Published: 1 April 2010 By MoneyHighStreet Staff Leave a Comment
As the new tax year starts on 6 April 2010 so too does the introduction of pension reforms which will affect the timing of when you can claim your pension and the amount you’ll be able to claim. We look at how these pension reforms will affect you.
The pension reforms come into effect at various times from 2010 onwards. We look at those that will start to be introduced from 6 April 2010.
Minimum age to claim or personal or company pension
From 6 April 2010, the minimum age that you will able to claim a personal pension will be 55, up from the current age of 50. Under certain circumstances, such as ill health, you may still be able to take your pension before you are 55. You can put off taking it until you are 75.
Qualifying for a State Pension
As a result of the pension reforms, from 6 April 2010 more people will be able to claim a full state pension. This is because the number of years’ worth of National Insurance contributions you need to have made to qualify will drop to 30 years. Currently it stands at 44 years for men and 39 years for women. The new 30 year requirement will apply to both men and women.
Whilst this will be seen as a positive by many, the fact that the age at which you’ll be able to claim a State Pension is going up may not be. By 2020 both men and women will have to be 65 before they can claim a State Pension. The rise in age is being phased in over the next 10 years. You can get more details on the Government website.
You can already choose to put off claiming your State Pension for as long as you want. When you do claim you can choose to get either extra State Pension for the rest of your life, or receive a one-off, taxable lump-sum payment (which will be equivalent to the State Pension you put off claiming plus interest) as well as your regular weekly State Pension.
What about if you are a parent or carer?
The pension reforms will help you if you are a carer, for example a parent with a dependent child under age 12, an approved foster carer or are caring for severely disabled people for at least 20 hours per week.
As an eligible carer, if you reach State Pension age on or after 6 April 2010, you may be able to build up entitlement to the State Pension through new National Insurance credits. Also, any awards of Home Responsibilities Protection (HRP) you have from past years will be converted into years of credits.

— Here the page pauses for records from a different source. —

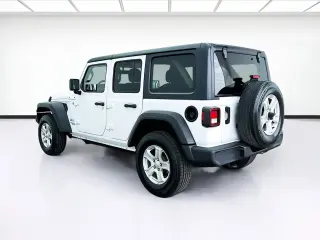 Jeep Wrangler Unlimited 2020 4x4 Sport S 4dr SUV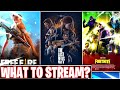 What Games To Stream in 2021?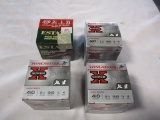513. 3 boxes Winchester 410 shotshells and  1 box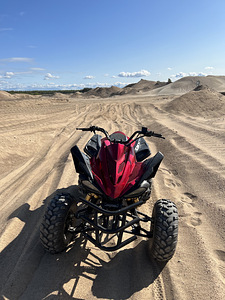 APOLLO 125cc ATV (4 фото из 5)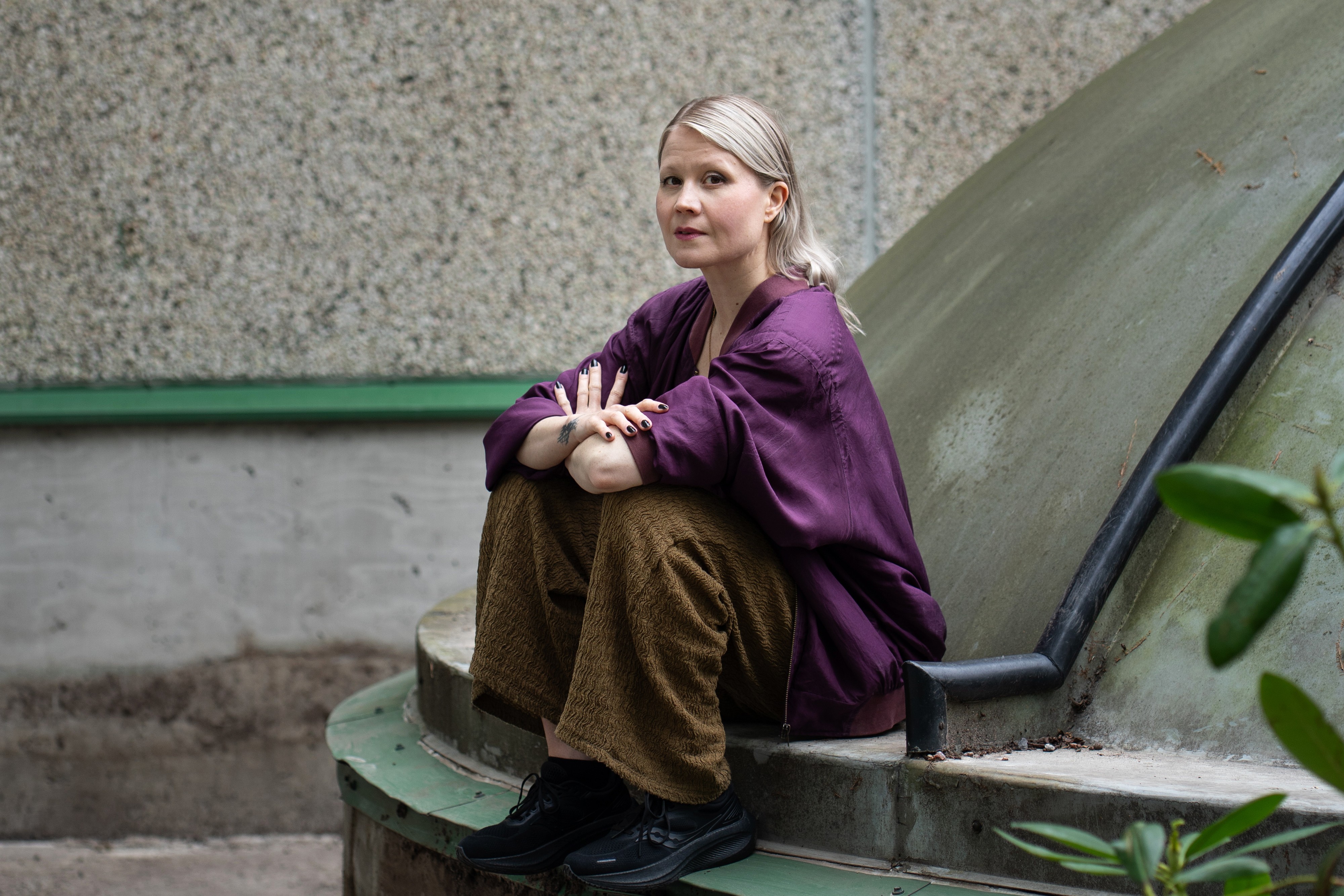 Elisa Itkonen. Kuva: Hanna Råst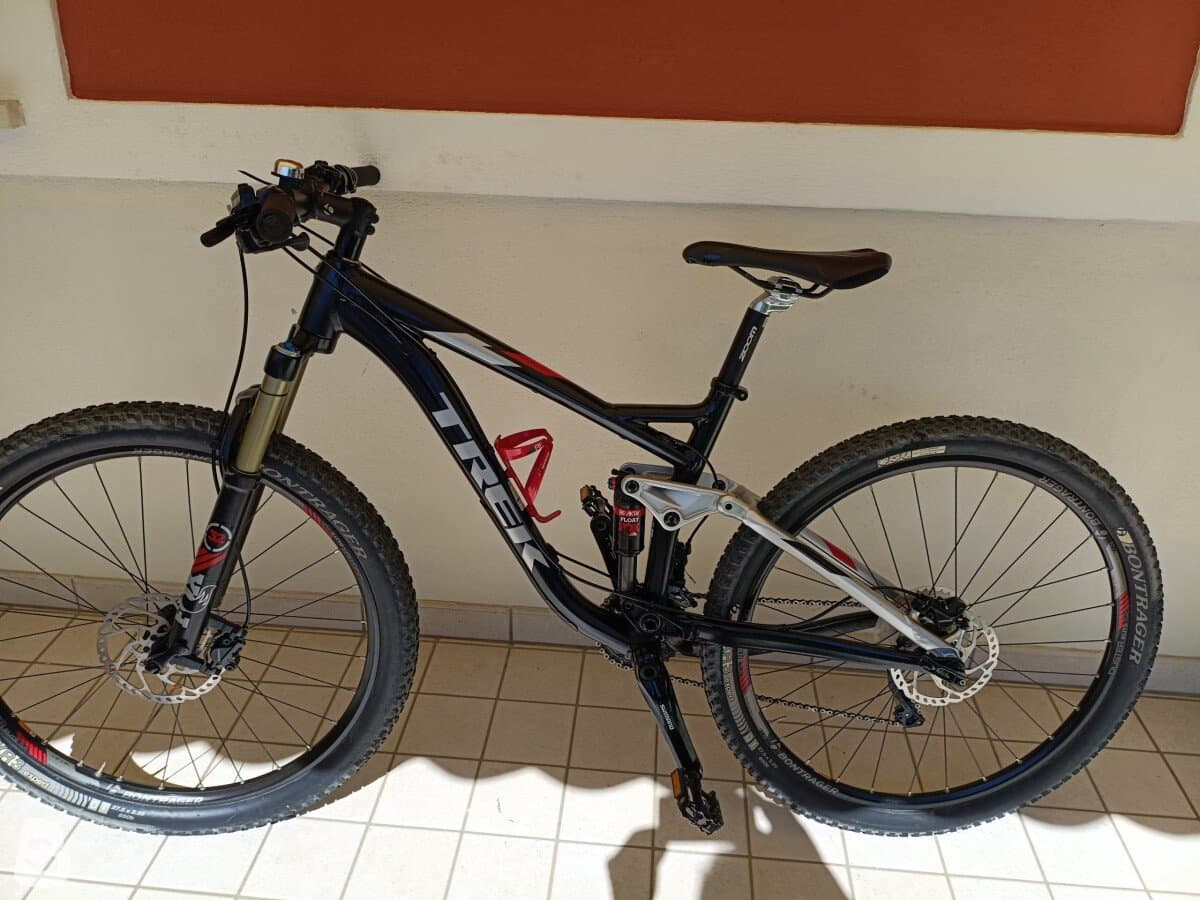 Trek Fuel EX 8 27.5 2016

What about if you are married or a civil partner?
Currently, some married women can get an increased basic State Pension based on their husband’s entitlement. From 6 April 2010, married men and Civil Partners will also be able to do this. And you will not need to wait until your Spouse or partner claims their State Pension.
What’s the impact on the Adult Dependency Increase?

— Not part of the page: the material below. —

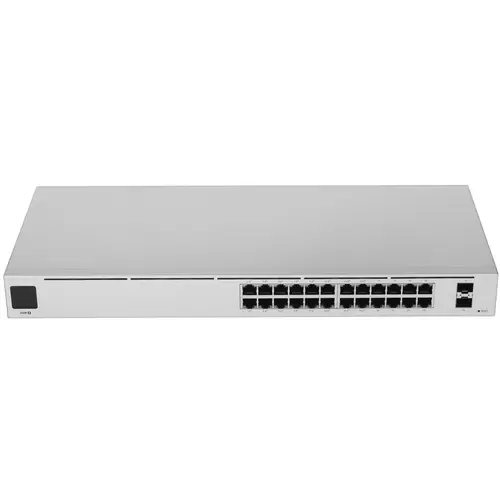 Коммутатор Ubiquiti UniFi (USW-24-POE)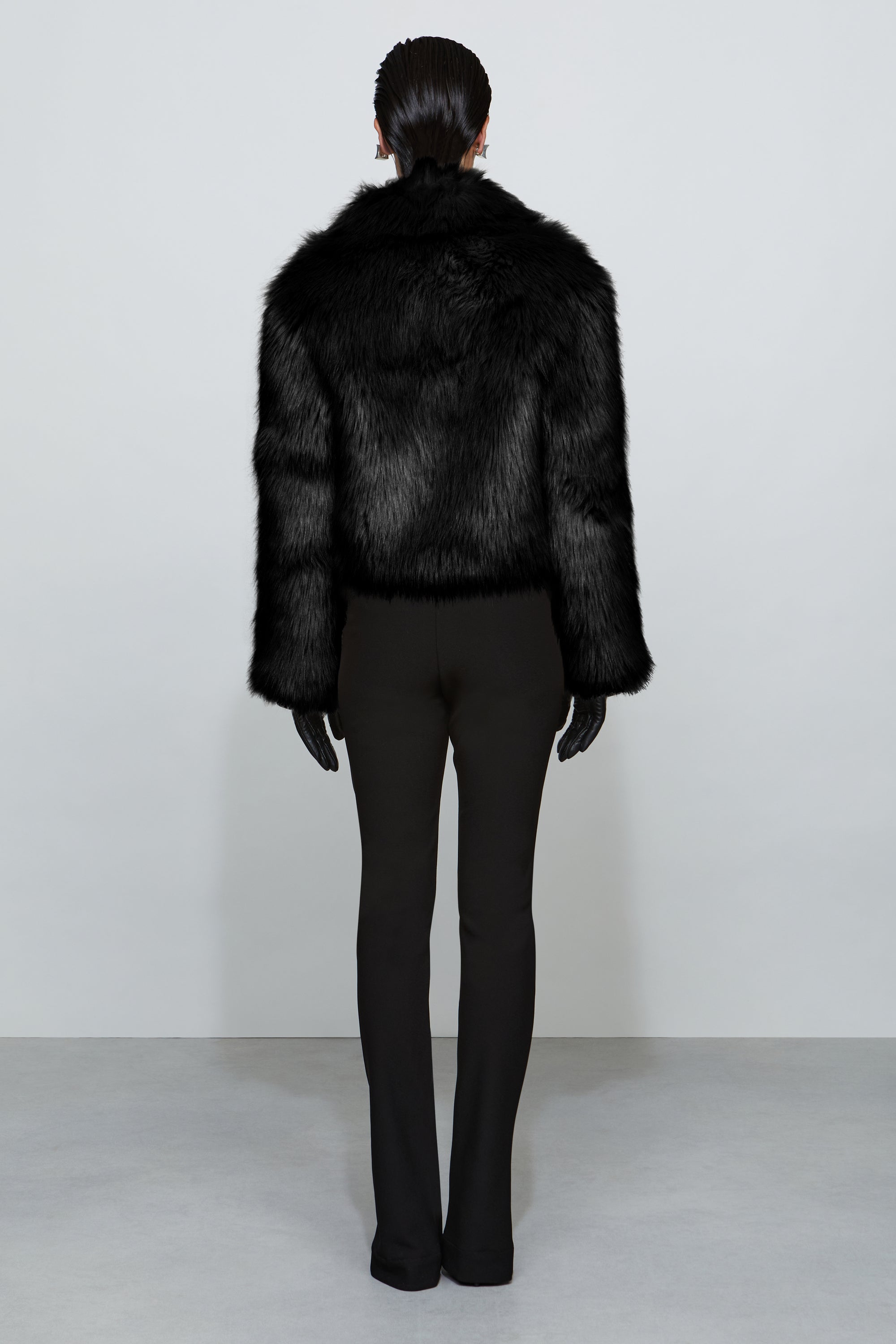 Yates Combo Jacket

From 6 April 2010 you will no longer be able to claim an Adult Dependency Increase. This is an increase in your State Pension for another adult if he or she is considered to be financially dependent on you, for example a wife, husband or someone who is looking after your children. Get more details on the Government website.
What about Pension Credit?
Pension Credit is provided to ensure that people who are 60 or over get a minimum level of income. From 6 April 2010 the age that you can get Pension Credit will gradually increase from 60, in line with changes to State Pension age.

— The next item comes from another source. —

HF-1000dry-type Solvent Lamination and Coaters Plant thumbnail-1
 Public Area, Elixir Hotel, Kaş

Do you already receive a State Pension?
In this case the pension reform will have minimal impact on you. The basic State Pension will though increase in line with earnings from 2012 at the earliest, meaning that it should rise more quickly each year than currently.
Do you need more pension information?
General pension information is available from The Pensions Advisory Service, The Pensions Service and from the Financial Services Authority (FSA).
Charities such as Citizens Advice, Age Concern and Help the Aged may also be able to help.